Ступая по необъятному миру и крепко хватая ладонь уже другого дитя, что безоговорочно и слепо верило лишь ему — старшему братику. Киллуа варился в совершенно новом СЕЙЧАС, не похожем на предыдущие сей-час; без дроби на две составляющие, как было прежде, а образуя след из уже однозначного настоящего, где был он — и ребенок, именуемый себя черт знает кем.
Если Гон уходил без сожалений, испытав себя на прочность, то Киллуа остался с ноющей — как ее там? — любовью, вытравливая ее из сердца, как проказу, отвергая и стирая начисто чем угодно: злобой, обидой, ненавистью. Драматизируя настоящее, что не стоило ни гроша, что даже отдаленно не напоминало насыщенное и ушедшее до, он боролся с воспоминаниями, что клеймом были выжжены на подкорке сознания, не разрешая спать, есть, дышать без хрипов и накатывающих из ниоткуда слез.

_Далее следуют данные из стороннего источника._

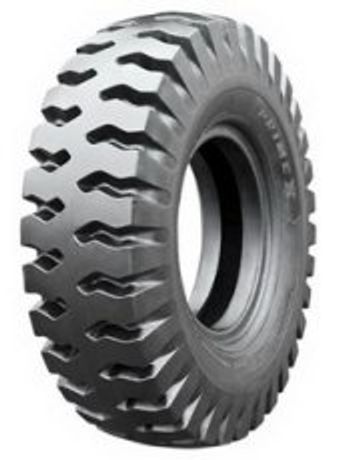 Picture of ROCK LUG EXTRA TREAD E-4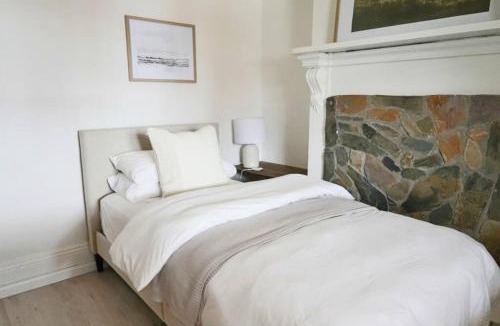 Bathurst House | The Modern Victorian 200 metres from CBD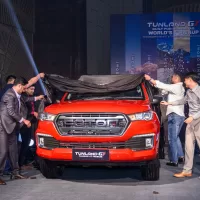 Tunland G7 Launch1
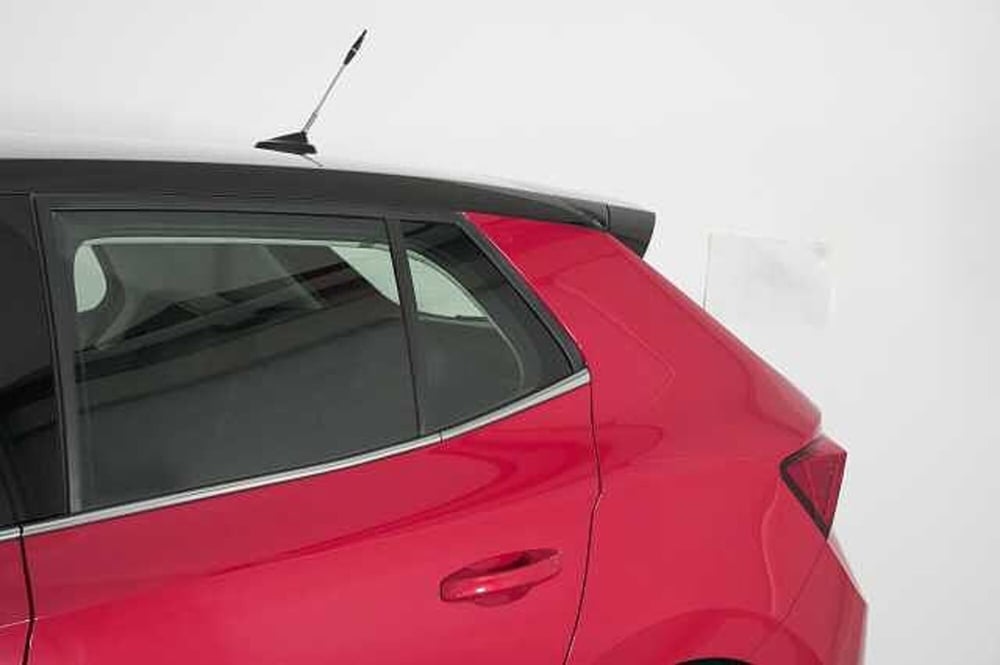 Skoda Fabia usata a Como (18)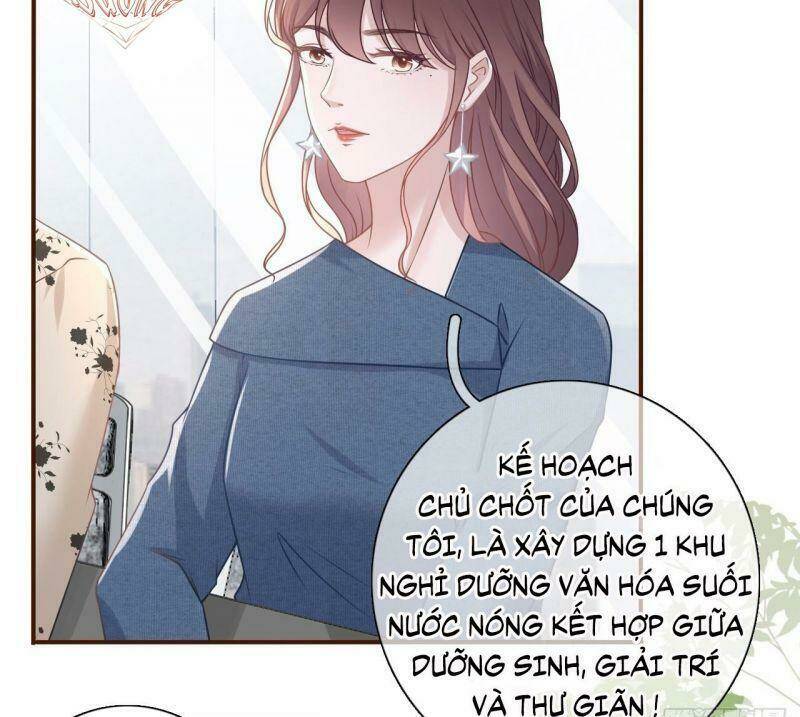 Bạn Gái Tôi Mới 30+: Chapter 61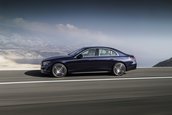 Mercedes E-Class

Может, все могло бы быть иначе и по-другому, поверни они изначально — тем теплым летом — в другую сторону, свернув куда-нибудь на север или ближе к морю, но какой в этом смысл, если сейчас, шагая по кривой дороге, он был простужен любовью, что не знала нежных слов, но раскрашивала солнце собственными красками.
Не жалея почти ни о чем, не говоря громких обещаний и смертельного «прощай», он ушел, не обернувшись ни разу. Обдавая воздух запахом удушливого леса и спелых подсолнухов, не касаясь Киллуа, как касался раньше: с трепетом и все же любя; не доверяя себе, он ушел несмело, боясь разрыдаться. Но он все же ушел, не бросая и взгляда, чтобы не вернуться уже ни-ког-да.